Wir kommen am Strand an. Hier bestätigt sich mein bisheriger Eindruck. Überall Müll, laute Musik, Sofas im Sand, diverse Shops die ungesundes Zeug verkaufen, viele Menschen und verwilderte Hunde. Die Menschen sitzen in Gruppen auf Tüchern und rauchen Shisha. Es wird am Strand gegrillt und ungefähr alles ist Mülleimer. Zwischen den Badegästen fahren mit unglaublichem Lärm haufenweise Quads. Auch wenn irgendwie nichts Schlimmeres zu passieren scheint frage ich mich schon. Will man so wirklich baden? Will man so wirklich leben?

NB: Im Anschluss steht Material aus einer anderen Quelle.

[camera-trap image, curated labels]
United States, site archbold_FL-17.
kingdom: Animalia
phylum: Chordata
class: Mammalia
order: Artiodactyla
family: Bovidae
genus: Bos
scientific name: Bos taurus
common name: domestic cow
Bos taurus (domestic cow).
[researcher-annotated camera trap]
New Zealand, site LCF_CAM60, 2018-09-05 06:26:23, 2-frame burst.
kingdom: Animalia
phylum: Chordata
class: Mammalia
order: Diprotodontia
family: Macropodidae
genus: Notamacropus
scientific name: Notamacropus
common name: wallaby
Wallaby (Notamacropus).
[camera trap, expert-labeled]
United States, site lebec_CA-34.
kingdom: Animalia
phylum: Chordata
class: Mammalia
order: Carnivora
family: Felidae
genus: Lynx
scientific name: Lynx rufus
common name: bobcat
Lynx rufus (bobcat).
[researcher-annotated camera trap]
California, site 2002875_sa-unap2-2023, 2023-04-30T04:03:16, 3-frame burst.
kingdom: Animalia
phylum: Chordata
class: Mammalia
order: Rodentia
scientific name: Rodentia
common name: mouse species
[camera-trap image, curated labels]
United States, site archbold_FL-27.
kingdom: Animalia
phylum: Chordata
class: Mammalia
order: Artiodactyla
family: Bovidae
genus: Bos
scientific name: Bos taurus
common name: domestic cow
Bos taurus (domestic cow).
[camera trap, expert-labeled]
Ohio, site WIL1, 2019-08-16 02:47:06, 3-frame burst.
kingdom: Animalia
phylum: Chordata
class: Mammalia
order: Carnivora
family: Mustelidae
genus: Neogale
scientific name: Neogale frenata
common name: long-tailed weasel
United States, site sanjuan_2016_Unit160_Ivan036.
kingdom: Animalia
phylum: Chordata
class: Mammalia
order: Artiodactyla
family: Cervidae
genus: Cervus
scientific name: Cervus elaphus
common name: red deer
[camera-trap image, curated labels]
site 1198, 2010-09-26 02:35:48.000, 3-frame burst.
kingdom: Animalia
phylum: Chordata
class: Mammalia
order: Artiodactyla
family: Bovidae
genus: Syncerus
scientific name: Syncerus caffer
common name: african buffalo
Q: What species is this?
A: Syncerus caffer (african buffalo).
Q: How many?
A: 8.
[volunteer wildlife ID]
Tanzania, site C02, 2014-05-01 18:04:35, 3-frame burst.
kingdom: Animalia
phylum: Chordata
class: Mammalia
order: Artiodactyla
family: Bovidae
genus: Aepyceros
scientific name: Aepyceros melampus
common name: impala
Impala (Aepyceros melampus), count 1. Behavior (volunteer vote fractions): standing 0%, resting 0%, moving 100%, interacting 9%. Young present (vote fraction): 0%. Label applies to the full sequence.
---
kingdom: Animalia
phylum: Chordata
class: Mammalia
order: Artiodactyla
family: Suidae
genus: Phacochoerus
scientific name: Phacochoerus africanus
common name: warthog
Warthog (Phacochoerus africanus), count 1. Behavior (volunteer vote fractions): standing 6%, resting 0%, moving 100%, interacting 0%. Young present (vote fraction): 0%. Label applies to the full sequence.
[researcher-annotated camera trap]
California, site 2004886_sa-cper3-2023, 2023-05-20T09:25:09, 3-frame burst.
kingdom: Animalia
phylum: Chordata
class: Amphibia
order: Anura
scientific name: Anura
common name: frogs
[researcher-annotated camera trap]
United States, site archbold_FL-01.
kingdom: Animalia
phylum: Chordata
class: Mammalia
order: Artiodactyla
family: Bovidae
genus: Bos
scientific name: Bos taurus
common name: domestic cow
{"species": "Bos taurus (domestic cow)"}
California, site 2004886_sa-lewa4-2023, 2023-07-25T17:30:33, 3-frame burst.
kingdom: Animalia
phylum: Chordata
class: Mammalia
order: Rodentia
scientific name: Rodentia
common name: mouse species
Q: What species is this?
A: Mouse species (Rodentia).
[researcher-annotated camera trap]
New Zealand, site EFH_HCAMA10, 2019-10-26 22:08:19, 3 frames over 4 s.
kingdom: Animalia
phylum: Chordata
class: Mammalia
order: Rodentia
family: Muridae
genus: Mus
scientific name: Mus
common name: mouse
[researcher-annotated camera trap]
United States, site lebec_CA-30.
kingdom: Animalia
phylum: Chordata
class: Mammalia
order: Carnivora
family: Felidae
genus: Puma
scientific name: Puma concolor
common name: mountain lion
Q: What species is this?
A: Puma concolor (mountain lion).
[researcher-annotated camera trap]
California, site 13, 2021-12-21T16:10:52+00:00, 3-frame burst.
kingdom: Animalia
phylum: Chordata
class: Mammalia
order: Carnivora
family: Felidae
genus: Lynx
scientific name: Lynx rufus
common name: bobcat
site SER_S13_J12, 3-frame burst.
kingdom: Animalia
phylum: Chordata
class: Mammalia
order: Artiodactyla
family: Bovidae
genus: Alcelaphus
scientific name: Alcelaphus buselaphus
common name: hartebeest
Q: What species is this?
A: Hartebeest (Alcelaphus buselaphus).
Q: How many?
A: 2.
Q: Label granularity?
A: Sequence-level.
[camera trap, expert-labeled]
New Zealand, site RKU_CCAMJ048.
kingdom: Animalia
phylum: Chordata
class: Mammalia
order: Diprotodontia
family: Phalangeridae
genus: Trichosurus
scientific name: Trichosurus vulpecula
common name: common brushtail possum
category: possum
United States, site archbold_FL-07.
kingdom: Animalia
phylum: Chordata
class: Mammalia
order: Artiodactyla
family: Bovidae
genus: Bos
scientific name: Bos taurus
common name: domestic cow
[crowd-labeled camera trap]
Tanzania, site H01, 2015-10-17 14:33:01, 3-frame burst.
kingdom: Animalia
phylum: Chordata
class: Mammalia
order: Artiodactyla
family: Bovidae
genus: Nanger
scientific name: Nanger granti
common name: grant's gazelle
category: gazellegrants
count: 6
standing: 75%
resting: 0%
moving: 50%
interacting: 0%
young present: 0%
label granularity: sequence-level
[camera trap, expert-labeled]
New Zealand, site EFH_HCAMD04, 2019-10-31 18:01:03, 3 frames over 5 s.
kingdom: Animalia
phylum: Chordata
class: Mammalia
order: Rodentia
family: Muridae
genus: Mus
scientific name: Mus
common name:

Es scheint die Leute nicht zu stören. Vermutlich haben sie sich längst an das alles gewöhnt. Für mich ist es katastrophal. Aber ich wundere mich nicht. Wenn ich im Iran oder der Türkei bisher in ein Naturschutzgebiet gefahren bin konnte ich mir mit einem sicher sein. Es wird dort haufenweise Grillplätze, Shops, Müll, provisorische Hütten und parkende Autos geben, die Natur aber wird bestimmt nicht geschützt. Einen Sinn für bzw gegen Umweltverschmutzung suche ich vergebens. Wie oft werde ich ausgelacht weil ich keine Plastiktüte will. Ich frage mich immer öfter was und wo eigentlich die iranische Kultur ist? Das Meiste was ich sehe ist westlich, nur in kaputt. Oder habe ich durch meinen Gemütszustand einfach generell den Blick für Negatives gerade und bin blind für den Rest? Nach einem Spaziergang fahren wir wieder zurück. Zuhause angekommen gehen wir Farahds Opa in der Nebenwohnung besuchen. Als wir das Zimmer betreten, mustern mich 30 starrende Augen. Ich bin etwas erschlagen aber alle sind super nett und herzlich. Natürlich bin ich zum Abendessen eingeladen. Aber wie macht man ein Familienessen ohne Tisch und ohne Sitzmöglichkeit? Nunja, eine lange Folie am Boden wird der Tisch. Die ganze Familie sitzt am Boden und isst. Es gibt Fleischsuppe. Ich habe mich schon wieder etwas daran gewöhnt. Es ist nicht das erste mal auf dieser Reise, denn fleischlos kennen einfach nur wenige Kulturen. Am nächsten Tag fährt Farahd noch ein kurzes Stück mit. Beim Abschied schenkt er mir eine Holzkette auf die ein Berg geschnitzt ist. Total lieb. Ich denke er wollte mir etwas Bleibendes mitgeben. Das hat er geschafft. Einen ruhigen Iraner trifft man nicht alle Tage.
Der Zusammenbruch
Ich fahre jetzt also zu den Bergen, die mich weg von der Kaspischen See bringen sollen. Es fehlen noch 800 der 2500 Höhenmeter. Leider ist die Straße hier genauso ein Krieg wie unten. Trotz Nebenstraßen ist wahnsinnig viel los. Ich habe jetzt auch keinen Gazastreifen mehr. Mich überholen 3 LKWs, die so dicht aneinander fahren, man könnte meinen, der Hintere muss dem Vorderen die Ladeklappe zu halten (es würde mich nicht wundern). Sie fahren so eng an mir vorbei, dass mich der Mittlere fast streift. Er ist vielleicht noch 30cm von meinem Lenker entfernt und ich kann schon die einzelnen Risse des völlig abgefahrenen mannshohen Reifen erkennen. Als er plötzlich hupt erschrecke ich so sehr, dass ich vom Fahrrad falle. Zum Glück hatte ich mich schon aus Angst nach rechts gelehnt und bin jetzt nur von der Fahrbahn gefallen. Es gelingt mir nicht aufzustehen, da mein ganzer Körper zittert. So ziehe ich das Fahrrad liegend weg von den Autos. Niemand hält an, nicht mal der Verursacher. Mit allen Nerven am Ende sitze ich nun am Straßenrand und weiß nicht weiter. Ich fange an zu weinen. War es wirklich das was ich wollte? Ich denke mir „ihr könnt mich alle mal, ihr könnt euch umbringen wie ihr wollt, aber verschont mich einfach“. Ist das Ende meiner seelischen Belastbarkeit erreicht? Waren die letzten Tage/Wochen nicht schon genug?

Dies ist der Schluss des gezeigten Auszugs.